Concerned that the government won’t invest enough in public services and infrastructure, the group of economists – including top civil servants and academics – wrote an open letter to Rachael Reeves in the Financial Times.
They argue the government is prioritising reducing government borrowing – ushering a new round of public spending cuts – over investing for the future.
Such a move would condemn the UK to remain in the same “vicious circle of stagnation and decline” it’s been in for the past decade and a half, the economists write.
A period of national renewal
They put forward an alternative: the government should prioritise public investment. There needs to be a “step change in levels of public investment”.
They mean the government should invest in things like roads, hospitals, power networks, schools, water treatment plants, railways and a host of other things that keep the country running.
By doing this “the government will have a real chance of genuinely fixing the foundations of the UK economy and ushering in the period of national renewal that is so sorely needed.”

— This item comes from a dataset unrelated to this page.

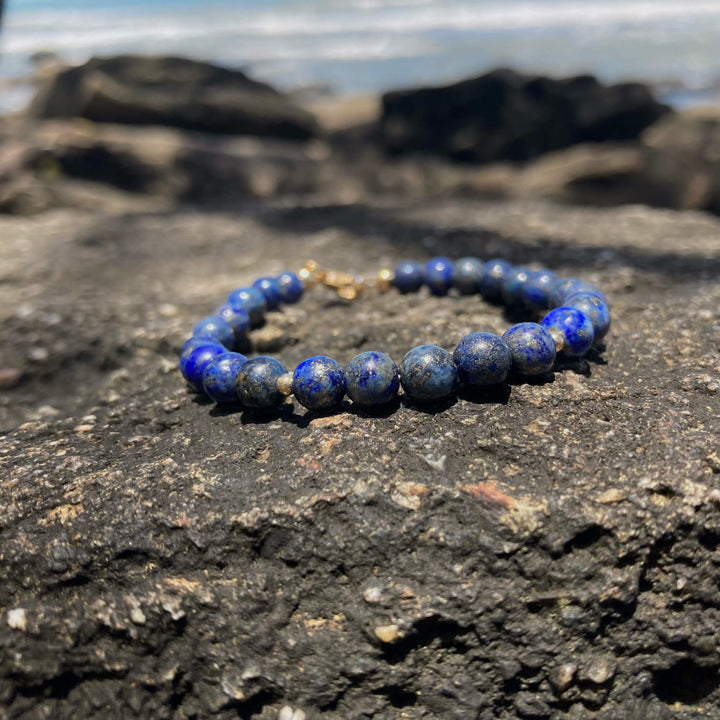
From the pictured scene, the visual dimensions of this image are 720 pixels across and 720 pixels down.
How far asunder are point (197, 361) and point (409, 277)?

This letter is an important intervention from some of the UK’s biggest and most respected names in economics, including: former Cabinet Secretary Gus O’Donnell, former Commercial Secretary to the Treasury Jim O’Neill, Mohamed El-Erian and Mariana Mazzucato.
A brighter future
The economists were prompted by Invest in Britain, who campaign for higher levels of public investment. We couldn’t agree more with their argument.
The UK has one of the lowest levels of government investment in public services and infrastructure in the developed world. And it’s projected to fall even further.
This means the government will invest less money in the things that keep our economy and society working.
Only through investment in public services and infrastructure now can we reap the benefits later.
Let’s take one example of where more government investment now could boost the future economy: the NHS.
Cut waiting lists to boost the economy
Waiting lists in the NHS are at record levels: 8 million people are officially waiting for procedures. A further 7m are estimated to need procedures, but haven’t come forward for them.
This huge, unmet healthcare need is causing harm not only to patients but also to the economy more broadly.
It’s not hard to see why. Unaddressed medical problems can decrease overall economic activity given they reduce the ability of people to work, care, and contribute in their community.
If the government invested more in the NHS it could reduce waiting lists. The economic effect of this could be huge.
A leading think tank, and allies of ours, the IPPR, estimates that if the government invested to boost elective NHS procedures by 30 per cent, economic activity would be increased by £73 billion over five years.
There would be an additional £14 billion saved over the five years in health and social care services.
Which path do we take
This is just one example of how government investment now can have huge benefits on the economy in the future.
In contrast: by slashing public investment now, the government condemns future generations to a stagnant economy and struggling public services.
At Tax Justice UK we know which is the better path.
We also know that a fairer tax system can fund a lot of the money the government must invest.
Our ten wealth tax policies set out how the government could raise an extra £60 billion a year.